How different isn’t yet known. Macdonald will use what he learned at different stops (Georgia, NFL’s Ravens), but those defenses were tailored to the opposition, he noted, and he’s still in the early stages of figuring out what he needs to do.
There are a few certainties, however.
“We’re going to be multiple. The best way I can describe our scheme is it’s going to look a lot like the places I’ve been previously,” he said. “Watch our Baltimore defense and tell me the times we look like a 3-4. There’s going to be a certain percentage there, but there are a lof times it will look like a 4-3, sometimes a 6-1, sometimes a 6-2; sometimes you’re not going to know what the heck it looks like.

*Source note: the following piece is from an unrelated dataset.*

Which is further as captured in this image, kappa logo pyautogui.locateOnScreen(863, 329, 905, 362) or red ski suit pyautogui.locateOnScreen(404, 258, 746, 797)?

“… The thing about our defense that I think makes us unique is a series of concepts we teach. There are things we’ll teach our guys that there’s no call even involved with this concept. We’re teaching this concept today, this tomorrow, then we marry them together. There’s going to be more of that, layer them over time and that gives you the flexibility to build certain fronts with certain coverages, pressures that allows you to one, let your guys do well what you do and two, stop the offenses you’re seeing.”
But the cupboard isn’t bare, he added. He’s inherited good players, and he’s been pleased with the attitude and energy. Guys are absorbing what they’re teaching, and if they make mistakes, they’re not making them twice.
Redshirt junior Aidan Hutchinson isn’t practicing, but Macdonald said he’s seen enough of him (and heard enough from him) to know he’s exactly the kind of player he wants to build around. He also had high praise for fifth-year seniors Josh Ross and Brad Hawkins, noting Hawkins in particular should be able to play a number of positions in his defense.
“We have really good players here that will allow us to do multiple things, allow us to be multiple,” he said. “Aidan hasn’t been practicing, but I feel him out there. Josh Ross hasn’t necessarily been out there every day, but he’s a guy that’s really attacked everything. Brad Hawkins … really has the ear of the rest of the defense.”
They’ll continue to install over the next several weeks, and Macdonald has no doubt he’ll get it all in before fall.
“We’re going at a pace where guys can get good at each thing before we move on to the next thing,” he said.” The beauty of spring practice and having it early is we don’t have to take the field in two weeks to play defense against all the teams we’re about to face. We have some time on our hands to take it at a correct pace so we’re not going too fast.
“We’re 10, 11 guys sitting in a room, dreaming up what want it to look like and how we want to operate. We’re literally working from the ground floor from what do we call this formation, what do we call this receiver to what we’ll call on third and 11 in a critical situation. It’s a blank canvas.”
One he’s working furiously to fill in over the next several months.